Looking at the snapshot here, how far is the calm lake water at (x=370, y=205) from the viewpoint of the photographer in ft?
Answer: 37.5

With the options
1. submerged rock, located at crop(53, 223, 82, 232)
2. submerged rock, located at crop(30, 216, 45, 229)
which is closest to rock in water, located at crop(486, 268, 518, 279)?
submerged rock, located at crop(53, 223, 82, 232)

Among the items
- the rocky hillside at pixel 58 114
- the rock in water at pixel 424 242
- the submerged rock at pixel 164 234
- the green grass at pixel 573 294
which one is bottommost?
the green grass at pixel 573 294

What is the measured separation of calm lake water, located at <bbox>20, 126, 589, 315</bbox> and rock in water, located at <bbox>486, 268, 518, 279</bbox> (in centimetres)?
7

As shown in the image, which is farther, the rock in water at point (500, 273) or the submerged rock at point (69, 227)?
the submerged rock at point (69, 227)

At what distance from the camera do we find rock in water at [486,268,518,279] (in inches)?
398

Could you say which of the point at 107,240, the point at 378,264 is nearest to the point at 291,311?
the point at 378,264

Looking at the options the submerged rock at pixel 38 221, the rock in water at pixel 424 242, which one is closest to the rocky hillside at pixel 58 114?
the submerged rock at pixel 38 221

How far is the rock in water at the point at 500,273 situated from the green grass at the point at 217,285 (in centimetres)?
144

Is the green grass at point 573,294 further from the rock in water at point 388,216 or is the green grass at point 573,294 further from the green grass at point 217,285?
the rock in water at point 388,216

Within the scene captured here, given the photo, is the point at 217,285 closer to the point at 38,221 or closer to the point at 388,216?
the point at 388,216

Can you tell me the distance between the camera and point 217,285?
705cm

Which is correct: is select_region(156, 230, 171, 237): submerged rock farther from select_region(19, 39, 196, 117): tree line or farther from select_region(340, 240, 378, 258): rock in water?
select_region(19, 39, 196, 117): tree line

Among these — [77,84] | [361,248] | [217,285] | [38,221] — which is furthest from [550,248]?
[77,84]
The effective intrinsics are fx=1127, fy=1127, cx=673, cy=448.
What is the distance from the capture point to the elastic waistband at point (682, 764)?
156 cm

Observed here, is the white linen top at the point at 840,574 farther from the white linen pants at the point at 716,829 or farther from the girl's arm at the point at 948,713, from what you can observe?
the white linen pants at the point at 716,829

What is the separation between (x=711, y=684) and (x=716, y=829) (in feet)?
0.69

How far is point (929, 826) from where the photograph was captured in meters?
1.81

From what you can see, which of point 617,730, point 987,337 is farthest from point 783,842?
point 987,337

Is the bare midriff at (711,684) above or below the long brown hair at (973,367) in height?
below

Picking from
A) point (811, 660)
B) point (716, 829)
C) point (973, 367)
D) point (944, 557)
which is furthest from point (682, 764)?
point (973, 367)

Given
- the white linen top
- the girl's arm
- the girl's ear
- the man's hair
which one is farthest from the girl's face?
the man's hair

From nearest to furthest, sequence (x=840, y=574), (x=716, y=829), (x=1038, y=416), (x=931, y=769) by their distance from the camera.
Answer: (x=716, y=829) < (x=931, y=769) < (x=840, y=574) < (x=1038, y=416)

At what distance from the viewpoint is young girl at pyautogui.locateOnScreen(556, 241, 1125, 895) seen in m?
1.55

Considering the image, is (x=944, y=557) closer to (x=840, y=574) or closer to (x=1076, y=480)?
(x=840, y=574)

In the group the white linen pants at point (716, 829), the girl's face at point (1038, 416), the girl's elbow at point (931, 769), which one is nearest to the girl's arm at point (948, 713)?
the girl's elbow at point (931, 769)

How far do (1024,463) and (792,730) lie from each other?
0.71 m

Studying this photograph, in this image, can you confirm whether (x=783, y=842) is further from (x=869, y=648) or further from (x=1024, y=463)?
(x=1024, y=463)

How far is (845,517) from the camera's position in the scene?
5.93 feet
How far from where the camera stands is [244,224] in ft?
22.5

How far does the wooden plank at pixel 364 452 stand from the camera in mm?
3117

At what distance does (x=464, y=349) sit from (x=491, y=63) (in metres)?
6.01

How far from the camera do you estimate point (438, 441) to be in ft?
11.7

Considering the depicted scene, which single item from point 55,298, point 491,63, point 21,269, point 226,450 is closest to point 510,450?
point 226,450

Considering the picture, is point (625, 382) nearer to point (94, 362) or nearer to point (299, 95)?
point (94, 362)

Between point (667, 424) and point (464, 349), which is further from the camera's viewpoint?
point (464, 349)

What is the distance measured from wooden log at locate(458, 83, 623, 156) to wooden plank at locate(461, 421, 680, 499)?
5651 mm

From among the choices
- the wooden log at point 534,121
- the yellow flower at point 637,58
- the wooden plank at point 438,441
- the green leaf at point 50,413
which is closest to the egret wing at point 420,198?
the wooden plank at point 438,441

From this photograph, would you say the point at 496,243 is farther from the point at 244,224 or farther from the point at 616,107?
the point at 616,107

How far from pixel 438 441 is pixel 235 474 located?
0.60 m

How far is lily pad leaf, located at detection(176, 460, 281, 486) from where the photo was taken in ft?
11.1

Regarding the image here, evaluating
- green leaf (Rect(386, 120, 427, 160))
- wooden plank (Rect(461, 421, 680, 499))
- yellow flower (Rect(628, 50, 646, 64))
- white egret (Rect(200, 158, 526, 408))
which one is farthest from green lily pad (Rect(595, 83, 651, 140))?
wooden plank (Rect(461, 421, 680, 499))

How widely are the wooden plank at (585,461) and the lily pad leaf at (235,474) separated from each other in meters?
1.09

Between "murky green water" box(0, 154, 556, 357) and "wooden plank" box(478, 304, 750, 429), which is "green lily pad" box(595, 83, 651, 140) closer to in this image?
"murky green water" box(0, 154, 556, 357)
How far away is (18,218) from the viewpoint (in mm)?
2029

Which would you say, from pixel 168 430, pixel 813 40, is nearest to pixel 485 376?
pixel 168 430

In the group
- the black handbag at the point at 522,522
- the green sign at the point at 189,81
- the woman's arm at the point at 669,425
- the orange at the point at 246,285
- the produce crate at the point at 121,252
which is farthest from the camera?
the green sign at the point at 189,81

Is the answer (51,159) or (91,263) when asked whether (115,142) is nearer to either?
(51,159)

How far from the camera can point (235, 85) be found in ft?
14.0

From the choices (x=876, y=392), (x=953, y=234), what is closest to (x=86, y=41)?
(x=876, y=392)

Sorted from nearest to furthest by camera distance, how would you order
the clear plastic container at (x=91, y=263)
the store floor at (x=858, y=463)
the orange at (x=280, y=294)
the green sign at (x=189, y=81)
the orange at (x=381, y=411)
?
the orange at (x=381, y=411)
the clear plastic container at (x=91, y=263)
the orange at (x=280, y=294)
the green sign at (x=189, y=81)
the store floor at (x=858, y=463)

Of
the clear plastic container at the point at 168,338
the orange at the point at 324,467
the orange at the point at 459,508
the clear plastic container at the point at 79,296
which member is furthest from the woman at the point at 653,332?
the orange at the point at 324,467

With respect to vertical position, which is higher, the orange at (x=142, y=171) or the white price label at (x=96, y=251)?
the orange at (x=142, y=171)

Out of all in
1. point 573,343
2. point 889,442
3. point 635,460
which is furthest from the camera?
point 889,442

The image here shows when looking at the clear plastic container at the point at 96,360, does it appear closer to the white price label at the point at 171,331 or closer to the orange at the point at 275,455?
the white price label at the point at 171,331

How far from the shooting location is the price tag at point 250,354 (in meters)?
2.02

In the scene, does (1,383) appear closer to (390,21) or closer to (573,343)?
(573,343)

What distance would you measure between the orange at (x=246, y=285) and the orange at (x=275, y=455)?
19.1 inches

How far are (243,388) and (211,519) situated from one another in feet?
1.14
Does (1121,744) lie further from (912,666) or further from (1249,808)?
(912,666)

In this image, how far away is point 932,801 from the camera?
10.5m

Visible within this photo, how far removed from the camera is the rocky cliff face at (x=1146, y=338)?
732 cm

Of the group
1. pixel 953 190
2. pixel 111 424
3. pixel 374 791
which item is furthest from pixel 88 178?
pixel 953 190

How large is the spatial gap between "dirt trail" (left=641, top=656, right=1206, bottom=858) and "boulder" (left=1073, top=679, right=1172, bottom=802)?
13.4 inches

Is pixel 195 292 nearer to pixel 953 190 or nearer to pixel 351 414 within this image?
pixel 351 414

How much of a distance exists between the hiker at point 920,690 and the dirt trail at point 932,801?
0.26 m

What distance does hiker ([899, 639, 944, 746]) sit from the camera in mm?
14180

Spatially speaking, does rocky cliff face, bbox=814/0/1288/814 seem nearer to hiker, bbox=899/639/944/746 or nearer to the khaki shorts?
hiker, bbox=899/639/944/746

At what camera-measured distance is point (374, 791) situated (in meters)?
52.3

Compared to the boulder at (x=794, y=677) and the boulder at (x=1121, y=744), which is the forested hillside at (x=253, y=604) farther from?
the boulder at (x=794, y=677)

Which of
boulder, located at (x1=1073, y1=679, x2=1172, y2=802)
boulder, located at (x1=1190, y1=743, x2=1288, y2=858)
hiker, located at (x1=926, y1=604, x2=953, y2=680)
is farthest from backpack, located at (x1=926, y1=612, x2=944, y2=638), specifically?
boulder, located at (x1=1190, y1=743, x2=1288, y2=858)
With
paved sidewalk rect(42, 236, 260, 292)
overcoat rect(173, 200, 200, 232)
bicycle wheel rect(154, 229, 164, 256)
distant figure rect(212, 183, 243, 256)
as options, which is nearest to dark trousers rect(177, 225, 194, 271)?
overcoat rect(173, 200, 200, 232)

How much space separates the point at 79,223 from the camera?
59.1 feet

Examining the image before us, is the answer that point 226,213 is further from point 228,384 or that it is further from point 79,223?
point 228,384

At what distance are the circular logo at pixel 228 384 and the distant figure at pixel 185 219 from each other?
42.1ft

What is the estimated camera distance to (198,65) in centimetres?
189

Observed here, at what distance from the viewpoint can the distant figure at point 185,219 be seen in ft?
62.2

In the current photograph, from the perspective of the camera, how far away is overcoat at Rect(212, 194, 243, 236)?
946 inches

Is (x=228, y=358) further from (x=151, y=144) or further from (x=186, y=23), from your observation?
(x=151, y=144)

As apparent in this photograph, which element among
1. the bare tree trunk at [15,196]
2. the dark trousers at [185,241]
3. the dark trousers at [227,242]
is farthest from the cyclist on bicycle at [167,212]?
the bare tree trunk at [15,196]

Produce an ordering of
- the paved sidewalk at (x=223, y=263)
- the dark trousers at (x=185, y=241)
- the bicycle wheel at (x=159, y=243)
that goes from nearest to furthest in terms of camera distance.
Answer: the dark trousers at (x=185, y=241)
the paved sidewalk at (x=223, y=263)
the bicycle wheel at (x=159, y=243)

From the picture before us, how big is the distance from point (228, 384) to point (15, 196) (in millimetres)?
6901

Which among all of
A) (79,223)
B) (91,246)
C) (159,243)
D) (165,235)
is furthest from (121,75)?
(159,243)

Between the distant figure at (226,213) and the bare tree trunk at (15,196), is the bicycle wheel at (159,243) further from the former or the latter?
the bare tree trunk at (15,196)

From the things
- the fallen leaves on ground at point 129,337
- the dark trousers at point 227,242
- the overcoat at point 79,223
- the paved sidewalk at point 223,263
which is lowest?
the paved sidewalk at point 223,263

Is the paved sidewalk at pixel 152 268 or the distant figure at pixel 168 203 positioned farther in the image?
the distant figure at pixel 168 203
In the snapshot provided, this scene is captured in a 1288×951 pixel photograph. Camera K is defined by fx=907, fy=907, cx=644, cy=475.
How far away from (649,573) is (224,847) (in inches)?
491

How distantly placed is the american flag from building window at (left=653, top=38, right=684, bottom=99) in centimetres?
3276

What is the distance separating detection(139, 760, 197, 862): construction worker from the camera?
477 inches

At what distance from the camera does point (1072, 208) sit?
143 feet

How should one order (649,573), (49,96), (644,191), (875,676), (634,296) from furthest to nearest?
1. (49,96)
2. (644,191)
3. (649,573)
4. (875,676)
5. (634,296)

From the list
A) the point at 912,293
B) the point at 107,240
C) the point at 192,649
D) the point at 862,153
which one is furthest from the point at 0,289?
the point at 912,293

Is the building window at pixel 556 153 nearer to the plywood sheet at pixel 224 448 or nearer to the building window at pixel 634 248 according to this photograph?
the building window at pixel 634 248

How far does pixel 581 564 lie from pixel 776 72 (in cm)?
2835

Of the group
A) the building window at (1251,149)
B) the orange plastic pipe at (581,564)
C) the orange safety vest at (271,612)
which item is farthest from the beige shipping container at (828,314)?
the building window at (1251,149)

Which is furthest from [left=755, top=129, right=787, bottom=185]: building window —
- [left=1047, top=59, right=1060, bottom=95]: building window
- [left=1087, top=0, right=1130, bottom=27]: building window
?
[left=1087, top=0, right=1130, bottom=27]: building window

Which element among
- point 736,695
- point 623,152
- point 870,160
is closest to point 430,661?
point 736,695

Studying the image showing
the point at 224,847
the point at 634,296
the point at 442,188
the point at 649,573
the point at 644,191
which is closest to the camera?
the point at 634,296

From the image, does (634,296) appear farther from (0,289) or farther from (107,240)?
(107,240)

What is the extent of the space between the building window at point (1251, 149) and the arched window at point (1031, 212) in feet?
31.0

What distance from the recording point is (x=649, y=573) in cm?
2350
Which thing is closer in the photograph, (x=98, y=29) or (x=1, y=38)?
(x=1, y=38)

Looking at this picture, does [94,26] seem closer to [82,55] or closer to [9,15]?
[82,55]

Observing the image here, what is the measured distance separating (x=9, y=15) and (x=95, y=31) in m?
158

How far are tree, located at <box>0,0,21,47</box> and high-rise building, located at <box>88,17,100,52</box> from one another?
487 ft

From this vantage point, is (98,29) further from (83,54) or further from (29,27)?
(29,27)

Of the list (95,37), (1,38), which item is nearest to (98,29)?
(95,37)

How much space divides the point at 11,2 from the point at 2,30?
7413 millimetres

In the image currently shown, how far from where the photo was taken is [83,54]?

- **Problem to work on**: Repeat the lines from the one containing "What is the extent" through the end of the listing, exactly and without any other lines; both ends are included.

- **Task result**:
What is the extent of the space between the building window at point (1251, 149) and the arched window at point (1031, 212) in feet?
31.0

What distance from the recording point is (x=649, y=573) in cm?
2350
Which thing is closer in the photograph, (x=98, y=29) or (x=1, y=38)?
(x=1, y=38)

Looking at this picture, does [94,26] seem closer to [82,55] or closer to [9,15]?
[82,55]

Observing the image here, what is the measured distance separating (x=9, y=15) and (x=95, y=31) in m?
158

How far are tree, located at <box>0,0,21,47</box> and high-rise building, located at <box>88,17,100,52</box> from one another?
487 ft

From this vantage point, is (98,29) further from (83,54) or further from (29,27)?
(29,27)

Of the list (95,37), (1,38), which item is nearest to (98,29)?
(95,37)

How much space divides the point at 11,2 from the point at 2,30?
7413 millimetres

In the image currently shown, how far from where the photo was taken is [83,54]?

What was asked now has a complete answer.